Set exercise
Retype all of the material below word for word, including the answers, but leave out the pictures.

— Start Source records —

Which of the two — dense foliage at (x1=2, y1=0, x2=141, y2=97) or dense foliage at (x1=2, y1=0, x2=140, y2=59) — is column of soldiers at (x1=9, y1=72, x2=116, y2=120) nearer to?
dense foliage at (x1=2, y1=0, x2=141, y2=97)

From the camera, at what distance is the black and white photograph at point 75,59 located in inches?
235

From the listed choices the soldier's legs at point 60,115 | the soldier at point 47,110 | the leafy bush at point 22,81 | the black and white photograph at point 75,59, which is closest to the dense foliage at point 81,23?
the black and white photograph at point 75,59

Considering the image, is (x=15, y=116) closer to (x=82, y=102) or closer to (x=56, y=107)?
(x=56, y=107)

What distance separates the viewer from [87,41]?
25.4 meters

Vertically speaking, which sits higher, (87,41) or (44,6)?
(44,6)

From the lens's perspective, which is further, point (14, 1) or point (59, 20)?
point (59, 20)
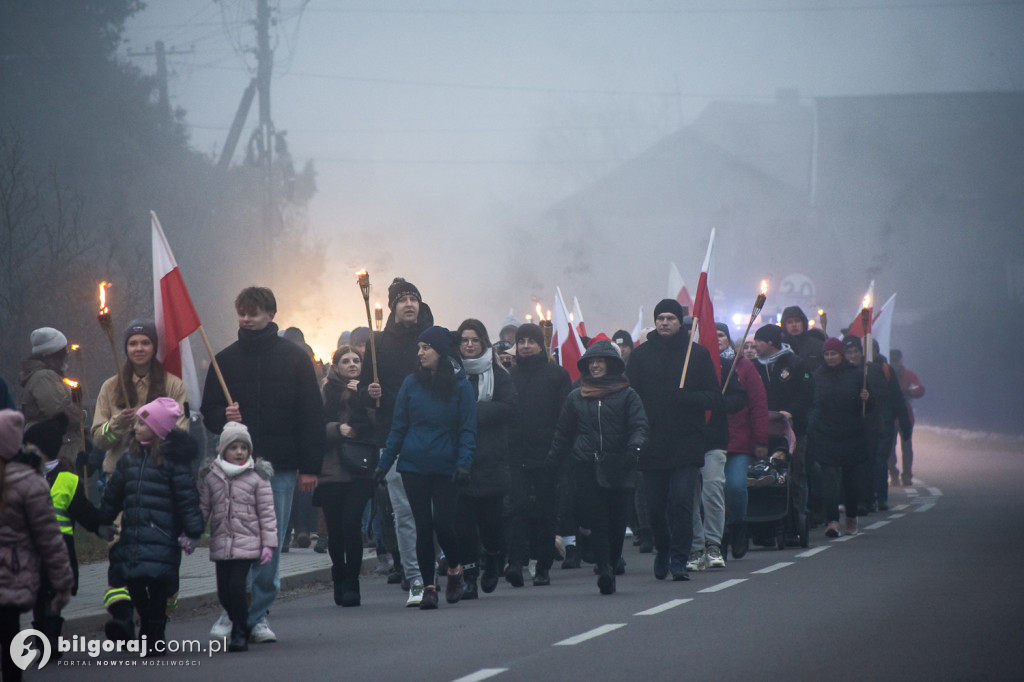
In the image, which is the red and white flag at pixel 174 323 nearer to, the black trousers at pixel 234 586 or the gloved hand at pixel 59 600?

— End Source records —

Worked solution
Which of the two — dense foliage at (x1=2, y1=0, x2=141, y2=97) or dense foliage at (x1=2, y1=0, x2=140, y2=59) — is column of soldiers at (x1=9, y1=72, x2=116, y2=120) nearer to?
dense foliage at (x1=2, y1=0, x2=141, y2=97)

From the camera, at what distance is the black and white photograph at point 75,59 located in inches?
235

From the listed choices the soldier's legs at point 60,115 | the soldier at point 47,110 | the leafy bush at point 22,81 | the black and white photograph at point 75,59, which is closest to the dense foliage at point 81,23?
the black and white photograph at point 75,59

Considering the image, is (x=15, y=116) closer to (x=82, y=102) or closer to (x=56, y=107)?
(x=56, y=107)

What distance separates the viewer from [87,41]?
25.4 meters

Vertically speaking, which sits higher, (87,41) or (44,6)?
(44,6)

From the lens's perspective, which is further, point (14, 1) or point (59, 20)?
point (59, 20)
In the image, which is the red and white flag at pixel 174 323 nearer to, the black trousers at pixel 234 586 or the gloved hand at pixel 59 600?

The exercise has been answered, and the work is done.